### TEXT SHOWN:
#####
I must thank Fraser for providing me the software and documentation for the cameras. Big thanks!

Now I have a a couple of questions: Must you power the camera with 8+V to work or does it power from the USB for the programing? Currently it has a wierd colour overlay and i would like to turn it off.
Allso will it work below 8V? I plan to use a 7.4 li-po battery and try to avoid a voltage booster.
And when i power it up at 12v i have a battery monitor on the bottom of the screen. In the documentation i didn't find any reference about battery monitoring for the 4500 model

I suggest testing it's operation yourself below 8V - it _might_ tolerate a little lower than that but there will be internal voltages that need enough headroom to stay in regulation so you do need to be careful. The camera doesn't draw too much power so using a small boost converter is probably the best way to go from a 7.4V battery.

As for USB communication, you need to power it separately as well as connect the USB wires - I suspect that the USB Vbus input is simply to signal that a USB host is attached. When you turn the core on/off (via the electronic power off pin as well as by removing the supply completely) the USB connection is disconnected.
#####
(Spatial grounding data)
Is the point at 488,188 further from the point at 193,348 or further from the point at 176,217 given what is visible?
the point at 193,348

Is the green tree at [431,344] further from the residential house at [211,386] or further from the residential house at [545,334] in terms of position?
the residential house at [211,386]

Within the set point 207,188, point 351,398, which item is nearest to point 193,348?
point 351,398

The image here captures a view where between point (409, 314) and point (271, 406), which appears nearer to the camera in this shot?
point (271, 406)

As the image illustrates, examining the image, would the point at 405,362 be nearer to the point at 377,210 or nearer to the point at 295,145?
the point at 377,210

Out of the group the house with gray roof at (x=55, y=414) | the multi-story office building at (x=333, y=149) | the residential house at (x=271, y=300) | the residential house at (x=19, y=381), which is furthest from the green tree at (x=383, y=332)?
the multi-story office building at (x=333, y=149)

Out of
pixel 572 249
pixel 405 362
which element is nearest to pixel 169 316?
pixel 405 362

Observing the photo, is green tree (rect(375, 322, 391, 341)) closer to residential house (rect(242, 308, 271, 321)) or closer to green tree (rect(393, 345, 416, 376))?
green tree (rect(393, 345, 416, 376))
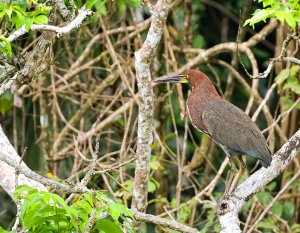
#####
### PROBLEM A:
Copy out the part of the camera discussion that opens with the words containing "Now I have a" and closes with "a 7.4V battery.".
### PROBLEM B:
Rewrite the paragraph of the camera discussion beginning "As for USB communication" as a short list, keeping its main facts.

### EXERCISE RESPONSE A:
Now I have a a couple of questions: Must you power the camera with 8+V to work or does it power from the USB for the programing? Currently it has a wierd colour overlay and i would like to turn it off.
Allso will it work below 8V? I plan to use a 7.4 li-po battery and try to avoid a voltage booster.
And when i power it up at 12v i have a battery monitor on the bottom of the screen. In the documentation i didn't find any reference about battery monitoring for the 4500 model

I suggest testing it's operation yourself below 8V - it _might_ tolerate a little lower than that but there will be internal voltages that need enough headroom to stay in regulation so you do need to be careful. The camera doesn't draw too much power so using a small boost converter is probably the best way to go from a 7.4V battery.

### EXERCISE RESPONSE B:
- For USB communication, the camera needs its own power supply as well as the USB wires connected.
- The USB Vbus input probably only signals that a USB host is attached.
- Turning the core on or off disconnects the USB connection. This happens whether it is done through the electronic power off pin or by removing the supply completely.